# 9. Integrating Polars Into the Data Science Workflow - Quiz

## 9.0. Import `polars` and Load Data

In [1]:
import matplotlib.pyplot as plt
import polars as pl
from sklearn.metrics import mean_absolute_error

pl.Config.set_tbl_rows(16)

polars.config.Config

In [2]:
zone_column_rename_mapping = {
    "LocationID": "location_id",
    "Borough": "borough",
    "Zone": "zone",
}
zones_df = (
    pl.read_parquet("../data/taxi_zone_lookup.parquet")
    .rename(zone_column_rename_mapping)
)

In [3]:
yellow_rides_column_rename_mapping = {
    "VendorID": "vendor_id",
    "RatecodeID": "ratecode_id",
    "PULocationID": "pu_location_id",
    "DOLocationID": "do_location_id",
    "Airport_fee": "airport_fee",
}

rides_df_raw = (
    pl.read_parquet("../data/yellow_tripdata_2024-03.parquet")
    .rename(yellow_rides_column_rename_mapping)
    .join(
        zones_df.select(pl.all().name.prefix("pu_")),
        on="pu_location_id",
    )

__Exercise 1__:
In the Polars quiz, what new name does the mapping give to the column "PULocationID"?
__Exercise 2__:
Pick up the Polars quiz after its last line and continue the code.
The rows after this point come from a separate source.

__Dataset content__:
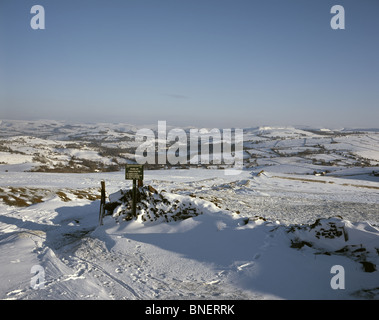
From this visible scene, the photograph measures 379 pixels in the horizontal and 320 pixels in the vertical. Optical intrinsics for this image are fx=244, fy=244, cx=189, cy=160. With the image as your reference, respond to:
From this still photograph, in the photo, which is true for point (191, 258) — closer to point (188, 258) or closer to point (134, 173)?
point (188, 258)

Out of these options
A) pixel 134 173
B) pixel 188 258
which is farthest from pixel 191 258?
pixel 134 173

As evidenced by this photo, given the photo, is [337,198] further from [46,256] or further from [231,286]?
[46,256]

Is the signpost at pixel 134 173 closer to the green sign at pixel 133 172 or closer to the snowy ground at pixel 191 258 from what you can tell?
the green sign at pixel 133 172

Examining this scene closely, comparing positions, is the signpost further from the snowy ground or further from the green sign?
the snowy ground

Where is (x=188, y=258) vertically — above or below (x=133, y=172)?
below

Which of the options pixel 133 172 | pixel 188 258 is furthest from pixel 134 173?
pixel 188 258

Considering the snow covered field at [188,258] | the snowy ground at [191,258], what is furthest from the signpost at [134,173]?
the snowy ground at [191,258]

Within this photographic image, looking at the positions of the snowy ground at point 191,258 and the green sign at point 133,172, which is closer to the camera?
the snowy ground at point 191,258

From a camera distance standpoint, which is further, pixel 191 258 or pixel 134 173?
pixel 134 173

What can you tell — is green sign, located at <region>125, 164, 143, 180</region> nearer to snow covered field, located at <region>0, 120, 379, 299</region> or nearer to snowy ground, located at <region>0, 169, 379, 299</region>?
snow covered field, located at <region>0, 120, 379, 299</region>

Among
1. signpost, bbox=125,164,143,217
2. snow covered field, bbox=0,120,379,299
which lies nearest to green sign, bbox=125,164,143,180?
signpost, bbox=125,164,143,217

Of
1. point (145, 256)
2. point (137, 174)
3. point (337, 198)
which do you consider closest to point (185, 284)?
point (145, 256)

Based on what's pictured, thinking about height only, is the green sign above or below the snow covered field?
above

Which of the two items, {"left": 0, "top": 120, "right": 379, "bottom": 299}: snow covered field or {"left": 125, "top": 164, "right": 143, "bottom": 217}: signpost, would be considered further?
{"left": 125, "top": 164, "right": 143, "bottom": 217}: signpost
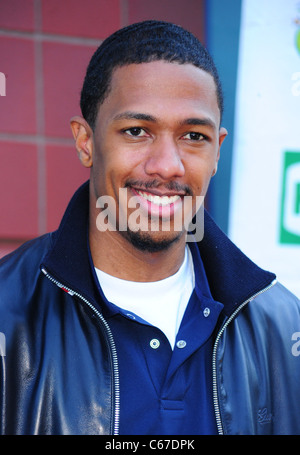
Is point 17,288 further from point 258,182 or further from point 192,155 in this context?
point 258,182

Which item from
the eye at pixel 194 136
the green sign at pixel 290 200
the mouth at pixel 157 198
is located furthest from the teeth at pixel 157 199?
the green sign at pixel 290 200

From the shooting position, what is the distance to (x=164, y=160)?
74.5 inches

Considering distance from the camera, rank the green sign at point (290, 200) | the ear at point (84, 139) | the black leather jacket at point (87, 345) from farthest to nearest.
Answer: the green sign at point (290, 200) < the ear at point (84, 139) < the black leather jacket at point (87, 345)

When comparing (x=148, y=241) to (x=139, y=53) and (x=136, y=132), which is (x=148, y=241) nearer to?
(x=136, y=132)

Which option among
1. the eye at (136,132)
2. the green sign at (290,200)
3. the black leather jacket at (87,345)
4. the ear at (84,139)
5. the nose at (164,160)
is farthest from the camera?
the green sign at (290,200)

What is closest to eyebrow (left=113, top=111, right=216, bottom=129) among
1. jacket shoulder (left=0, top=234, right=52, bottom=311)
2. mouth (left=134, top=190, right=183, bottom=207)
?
mouth (left=134, top=190, right=183, bottom=207)

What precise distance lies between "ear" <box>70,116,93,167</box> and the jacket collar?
4.5 inches

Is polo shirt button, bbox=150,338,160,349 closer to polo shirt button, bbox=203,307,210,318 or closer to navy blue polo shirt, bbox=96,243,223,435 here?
navy blue polo shirt, bbox=96,243,223,435

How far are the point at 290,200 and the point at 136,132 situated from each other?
1.85 meters

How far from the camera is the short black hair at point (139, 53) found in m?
2.04

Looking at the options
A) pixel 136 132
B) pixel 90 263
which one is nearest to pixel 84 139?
pixel 136 132

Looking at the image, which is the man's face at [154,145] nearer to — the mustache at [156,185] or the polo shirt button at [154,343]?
the mustache at [156,185]

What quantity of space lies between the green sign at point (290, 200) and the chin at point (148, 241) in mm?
1698
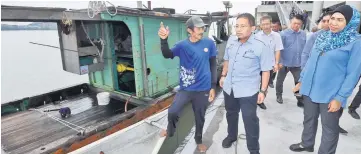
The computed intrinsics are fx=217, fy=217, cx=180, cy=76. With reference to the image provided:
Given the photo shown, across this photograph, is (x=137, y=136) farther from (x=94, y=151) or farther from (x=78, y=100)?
(x=78, y=100)

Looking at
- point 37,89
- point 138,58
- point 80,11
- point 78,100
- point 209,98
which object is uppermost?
point 80,11

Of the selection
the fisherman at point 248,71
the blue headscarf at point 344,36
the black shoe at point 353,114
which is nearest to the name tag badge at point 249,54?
the fisherman at point 248,71

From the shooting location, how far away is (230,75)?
2441 mm

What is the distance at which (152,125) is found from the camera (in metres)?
3.38

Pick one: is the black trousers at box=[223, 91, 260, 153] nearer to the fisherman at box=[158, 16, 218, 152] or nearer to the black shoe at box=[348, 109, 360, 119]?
the fisherman at box=[158, 16, 218, 152]

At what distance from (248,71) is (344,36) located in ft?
2.93

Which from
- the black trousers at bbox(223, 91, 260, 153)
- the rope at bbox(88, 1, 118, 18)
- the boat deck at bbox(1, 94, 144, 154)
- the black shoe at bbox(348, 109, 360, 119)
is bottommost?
the boat deck at bbox(1, 94, 144, 154)

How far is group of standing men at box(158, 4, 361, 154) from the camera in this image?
226cm

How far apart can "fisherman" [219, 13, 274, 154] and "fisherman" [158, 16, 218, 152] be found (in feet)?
1.03

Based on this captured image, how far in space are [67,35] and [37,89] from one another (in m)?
7.05

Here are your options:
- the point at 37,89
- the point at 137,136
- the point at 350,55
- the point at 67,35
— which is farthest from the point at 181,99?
the point at 37,89

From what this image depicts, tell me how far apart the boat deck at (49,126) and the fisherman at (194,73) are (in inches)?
70.2

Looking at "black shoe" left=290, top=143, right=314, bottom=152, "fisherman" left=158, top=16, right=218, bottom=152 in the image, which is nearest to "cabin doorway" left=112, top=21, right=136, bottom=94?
"fisherman" left=158, top=16, right=218, bottom=152

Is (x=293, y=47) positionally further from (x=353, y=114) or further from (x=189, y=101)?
(x=189, y=101)
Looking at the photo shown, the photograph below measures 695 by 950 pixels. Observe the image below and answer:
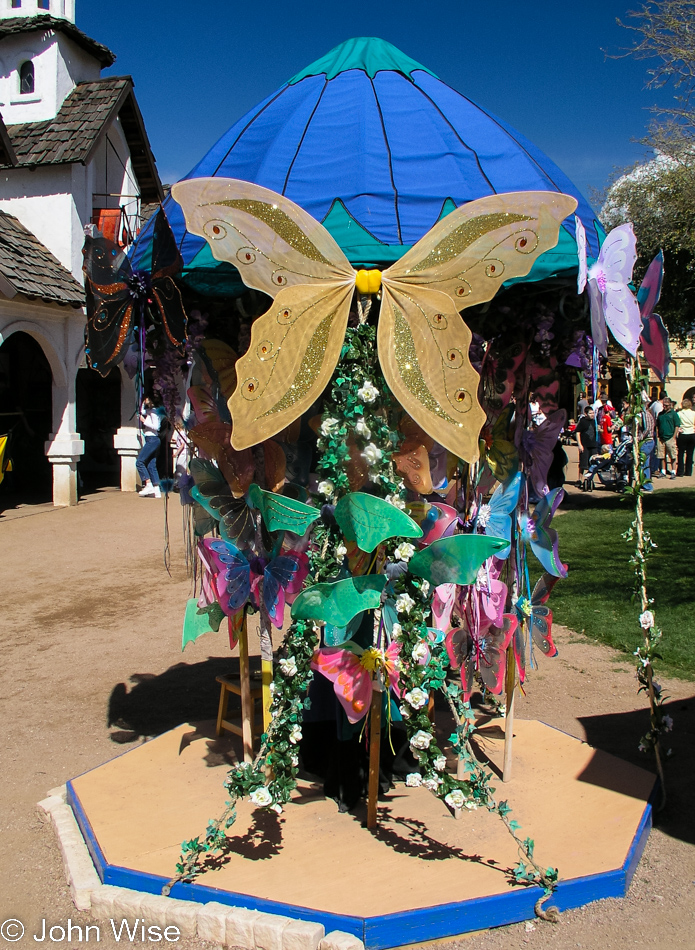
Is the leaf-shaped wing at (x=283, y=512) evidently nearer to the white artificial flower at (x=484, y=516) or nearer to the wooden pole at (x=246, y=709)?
the wooden pole at (x=246, y=709)

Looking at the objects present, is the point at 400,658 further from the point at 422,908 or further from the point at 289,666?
the point at 422,908

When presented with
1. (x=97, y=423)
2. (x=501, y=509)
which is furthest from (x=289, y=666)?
(x=97, y=423)

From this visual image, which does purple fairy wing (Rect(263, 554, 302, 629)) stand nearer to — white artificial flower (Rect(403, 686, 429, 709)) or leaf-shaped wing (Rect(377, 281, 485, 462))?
white artificial flower (Rect(403, 686, 429, 709))

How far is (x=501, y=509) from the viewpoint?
151 inches

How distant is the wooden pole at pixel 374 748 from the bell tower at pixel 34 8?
629 inches

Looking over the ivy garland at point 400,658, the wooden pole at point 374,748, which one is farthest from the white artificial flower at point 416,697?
the wooden pole at point 374,748

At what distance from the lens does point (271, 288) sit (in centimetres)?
311

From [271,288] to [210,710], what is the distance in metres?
3.09

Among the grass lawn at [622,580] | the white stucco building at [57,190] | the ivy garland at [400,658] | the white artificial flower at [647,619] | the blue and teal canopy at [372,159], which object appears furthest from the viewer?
the white stucco building at [57,190]

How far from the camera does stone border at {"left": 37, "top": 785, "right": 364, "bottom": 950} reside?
9.11ft

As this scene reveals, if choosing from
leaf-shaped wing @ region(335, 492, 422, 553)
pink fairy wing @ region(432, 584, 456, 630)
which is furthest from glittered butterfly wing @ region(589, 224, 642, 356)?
pink fairy wing @ region(432, 584, 456, 630)

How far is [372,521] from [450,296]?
92cm

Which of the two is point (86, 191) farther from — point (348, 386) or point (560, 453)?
point (348, 386)

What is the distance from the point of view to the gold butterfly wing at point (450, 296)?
3004 millimetres
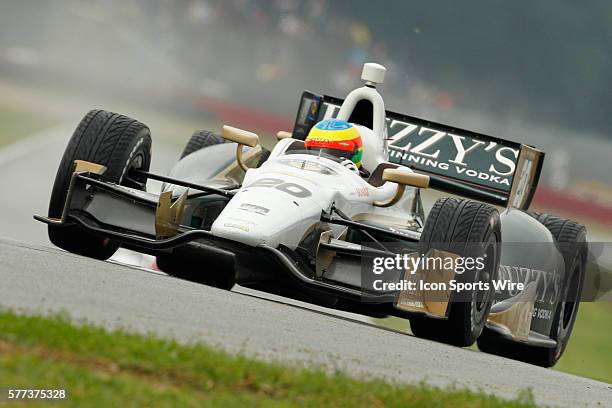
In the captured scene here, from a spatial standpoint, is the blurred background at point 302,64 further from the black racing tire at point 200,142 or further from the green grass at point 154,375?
the green grass at point 154,375

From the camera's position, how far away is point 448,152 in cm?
1288

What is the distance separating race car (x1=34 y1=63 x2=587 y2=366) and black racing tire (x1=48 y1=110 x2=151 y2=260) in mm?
12

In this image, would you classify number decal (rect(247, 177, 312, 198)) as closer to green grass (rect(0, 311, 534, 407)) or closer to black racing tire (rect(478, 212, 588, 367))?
black racing tire (rect(478, 212, 588, 367))

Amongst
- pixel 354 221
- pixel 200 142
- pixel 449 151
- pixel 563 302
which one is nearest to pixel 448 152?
pixel 449 151

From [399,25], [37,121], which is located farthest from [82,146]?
[399,25]

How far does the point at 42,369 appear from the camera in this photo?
5.03m

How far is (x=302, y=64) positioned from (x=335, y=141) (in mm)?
25771

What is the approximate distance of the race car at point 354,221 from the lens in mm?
9484

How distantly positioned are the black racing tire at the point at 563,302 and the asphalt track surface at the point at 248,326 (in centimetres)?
251

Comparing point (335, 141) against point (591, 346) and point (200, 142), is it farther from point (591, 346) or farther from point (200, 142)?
point (591, 346)

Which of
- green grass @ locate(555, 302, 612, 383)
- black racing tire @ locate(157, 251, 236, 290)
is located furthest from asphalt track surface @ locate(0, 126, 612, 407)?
green grass @ locate(555, 302, 612, 383)

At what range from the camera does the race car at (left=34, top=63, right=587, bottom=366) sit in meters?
9.48

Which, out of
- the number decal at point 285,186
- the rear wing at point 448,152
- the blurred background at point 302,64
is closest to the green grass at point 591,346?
the rear wing at point 448,152

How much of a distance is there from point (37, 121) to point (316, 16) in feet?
30.8
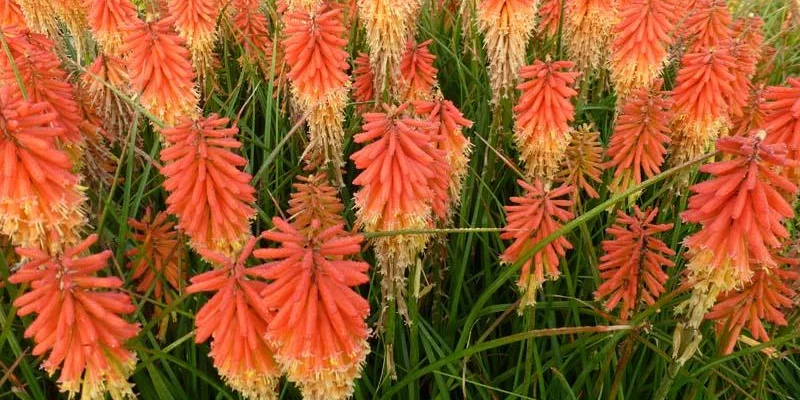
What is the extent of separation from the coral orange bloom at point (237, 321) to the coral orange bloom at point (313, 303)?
0.18ft

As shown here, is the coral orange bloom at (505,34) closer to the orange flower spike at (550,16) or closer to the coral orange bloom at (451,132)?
the coral orange bloom at (451,132)

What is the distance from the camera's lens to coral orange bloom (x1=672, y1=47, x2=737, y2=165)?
10.1 feet

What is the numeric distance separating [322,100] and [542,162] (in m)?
1.03

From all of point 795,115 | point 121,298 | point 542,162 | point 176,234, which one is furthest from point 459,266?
point 121,298

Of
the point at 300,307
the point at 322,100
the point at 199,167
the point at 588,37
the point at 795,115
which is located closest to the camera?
the point at 300,307

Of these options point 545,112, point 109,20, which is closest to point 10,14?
point 109,20

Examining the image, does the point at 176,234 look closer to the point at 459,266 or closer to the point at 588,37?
the point at 459,266

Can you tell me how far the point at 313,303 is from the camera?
1666mm

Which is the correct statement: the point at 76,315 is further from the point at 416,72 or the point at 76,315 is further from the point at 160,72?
the point at 416,72

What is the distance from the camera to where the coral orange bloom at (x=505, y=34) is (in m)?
Result: 3.13

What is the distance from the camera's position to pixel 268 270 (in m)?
1.66

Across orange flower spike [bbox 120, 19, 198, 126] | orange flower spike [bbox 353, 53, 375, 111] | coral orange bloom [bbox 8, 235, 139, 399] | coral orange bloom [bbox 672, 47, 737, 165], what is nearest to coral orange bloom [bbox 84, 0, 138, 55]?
orange flower spike [bbox 120, 19, 198, 126]

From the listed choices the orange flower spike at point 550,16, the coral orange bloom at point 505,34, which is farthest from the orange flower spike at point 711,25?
the coral orange bloom at point 505,34

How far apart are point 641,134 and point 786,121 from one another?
649 mm
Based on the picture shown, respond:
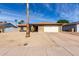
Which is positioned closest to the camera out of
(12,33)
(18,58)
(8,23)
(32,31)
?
(18,58)

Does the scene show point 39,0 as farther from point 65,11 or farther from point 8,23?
point 8,23

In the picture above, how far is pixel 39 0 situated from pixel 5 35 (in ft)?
9.34

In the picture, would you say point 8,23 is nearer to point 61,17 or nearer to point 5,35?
point 5,35

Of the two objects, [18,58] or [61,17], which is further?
[61,17]

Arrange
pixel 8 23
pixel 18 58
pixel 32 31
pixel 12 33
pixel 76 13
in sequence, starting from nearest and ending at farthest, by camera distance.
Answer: pixel 18 58 → pixel 76 13 → pixel 8 23 → pixel 32 31 → pixel 12 33

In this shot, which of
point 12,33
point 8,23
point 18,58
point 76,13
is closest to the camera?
point 18,58

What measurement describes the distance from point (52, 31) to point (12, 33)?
1.53 meters

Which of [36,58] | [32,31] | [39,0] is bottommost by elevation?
[36,58]

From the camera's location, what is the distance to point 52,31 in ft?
24.6

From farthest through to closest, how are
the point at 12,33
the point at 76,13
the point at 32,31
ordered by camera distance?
the point at 12,33 → the point at 32,31 → the point at 76,13

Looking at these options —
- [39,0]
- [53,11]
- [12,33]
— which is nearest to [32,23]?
[53,11]

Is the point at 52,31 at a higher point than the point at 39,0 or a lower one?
lower

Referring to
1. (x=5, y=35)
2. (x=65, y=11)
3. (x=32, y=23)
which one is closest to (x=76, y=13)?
(x=65, y=11)

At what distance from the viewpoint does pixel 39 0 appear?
431cm
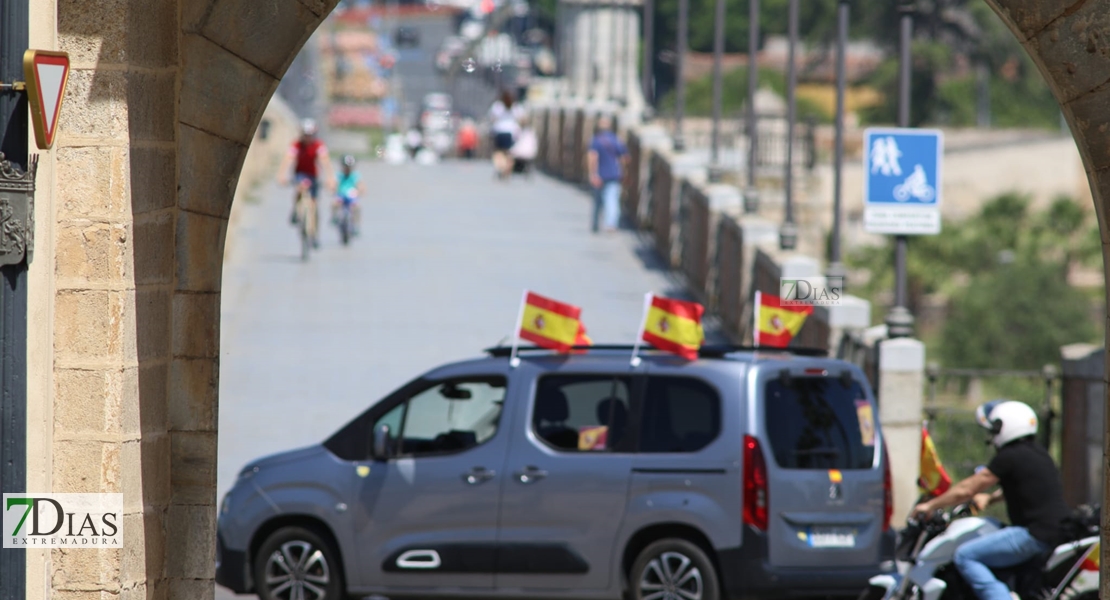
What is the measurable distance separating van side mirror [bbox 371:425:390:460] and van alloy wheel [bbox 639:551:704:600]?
1.81 metres

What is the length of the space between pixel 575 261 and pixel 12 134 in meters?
18.7

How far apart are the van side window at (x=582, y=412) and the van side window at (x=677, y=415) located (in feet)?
0.47

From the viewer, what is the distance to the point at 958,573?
33.4ft

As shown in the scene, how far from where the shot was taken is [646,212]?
28984mm

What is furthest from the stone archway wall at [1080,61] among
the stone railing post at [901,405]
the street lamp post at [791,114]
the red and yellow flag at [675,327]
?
the street lamp post at [791,114]

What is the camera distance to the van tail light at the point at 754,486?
35.6ft

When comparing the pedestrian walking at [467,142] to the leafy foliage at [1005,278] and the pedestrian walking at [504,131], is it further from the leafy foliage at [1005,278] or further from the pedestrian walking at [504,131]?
the leafy foliage at [1005,278]

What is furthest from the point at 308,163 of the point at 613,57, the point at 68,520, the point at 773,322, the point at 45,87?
the point at 613,57

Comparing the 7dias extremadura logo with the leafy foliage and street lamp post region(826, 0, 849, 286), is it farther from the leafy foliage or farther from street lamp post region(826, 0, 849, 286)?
the leafy foliage

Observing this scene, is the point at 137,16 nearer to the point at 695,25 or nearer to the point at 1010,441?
the point at 1010,441

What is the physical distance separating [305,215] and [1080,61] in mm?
17613

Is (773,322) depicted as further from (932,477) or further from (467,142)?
(467,142)

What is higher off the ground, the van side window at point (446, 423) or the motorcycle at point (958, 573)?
the van side window at point (446, 423)

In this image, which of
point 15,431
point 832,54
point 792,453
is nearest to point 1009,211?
point 832,54
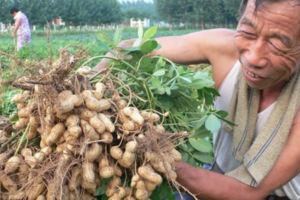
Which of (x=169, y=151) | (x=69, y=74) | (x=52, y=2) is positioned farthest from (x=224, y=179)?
(x=52, y=2)

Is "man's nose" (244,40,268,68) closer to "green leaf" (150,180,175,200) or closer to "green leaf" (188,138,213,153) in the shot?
"green leaf" (188,138,213,153)

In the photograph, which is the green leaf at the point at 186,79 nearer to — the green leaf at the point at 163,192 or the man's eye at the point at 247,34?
the man's eye at the point at 247,34

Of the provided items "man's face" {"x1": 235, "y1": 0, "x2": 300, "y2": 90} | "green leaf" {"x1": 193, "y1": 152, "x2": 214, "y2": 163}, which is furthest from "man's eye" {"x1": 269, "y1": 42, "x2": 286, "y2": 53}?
"green leaf" {"x1": 193, "y1": 152, "x2": 214, "y2": 163}

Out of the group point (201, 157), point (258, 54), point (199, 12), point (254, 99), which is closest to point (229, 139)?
point (254, 99)

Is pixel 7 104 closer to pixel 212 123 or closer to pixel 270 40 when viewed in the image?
pixel 212 123

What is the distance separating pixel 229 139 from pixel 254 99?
0.55ft

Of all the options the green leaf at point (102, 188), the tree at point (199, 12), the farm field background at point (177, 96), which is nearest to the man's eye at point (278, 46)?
the farm field background at point (177, 96)

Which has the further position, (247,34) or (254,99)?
(254,99)

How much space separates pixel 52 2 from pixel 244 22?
4080 centimetres

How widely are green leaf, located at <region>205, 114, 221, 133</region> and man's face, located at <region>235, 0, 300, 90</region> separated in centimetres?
15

__Final result 1__:
pu_location_id

__Final result 2__:
    .join(
        zones_df.select(pl.all().name.prefix("do_")),
        on="do_location_id",
    )
)

## 9.1. Question 1

Which feature is least correlated with `"passenger_count"` (either negatively or positively)? (Hint: you might need the polars function for absolute value, `.abs()`. Also, please filter out `null` values as done in the module!)

In [4]:
#### YOUR CODE HERE
corr = (
    rides_df_raw
    .select(pl.col([pl.Int32, pl.Int64, pl.Float64]))
    .filter(
        pl.all_horizontal(pl.all().is_not_null())
    )
    .corr()
)
(
    corr
    .select(
        pl.Series(corr.columns),
        "passenger_count"
    )
    .sort(
        pl.col("passenger_count").abs(),
        descending=False
    )
    .head(2)
)

Unnamed: 0_level_0,passenger_count
str,f64
"""trip_distance""",0.000956
"""improvement_surcharge""",-0.003378


1. `passenger_count` - incorrect - we are not including self-correlation, here.
2. `extra` - incorrect - we are looking for the lowest absolute correlation, so don't forget to take the absolute value!
3. `trip_distance` - correct
4. `vendor_id` - incorrect - we are looking for the least correlated, not the most correlated!

## 9.2. Question 2

Plot `total_amount` as a function of `trip_distance`. Which of the following statements about the resultant plot is false?

In [5]:
#### YOUR CODE HERE
rides_df_raw.sample(10000).plot(x="trip_distance", y="total_amount", kind="scatter")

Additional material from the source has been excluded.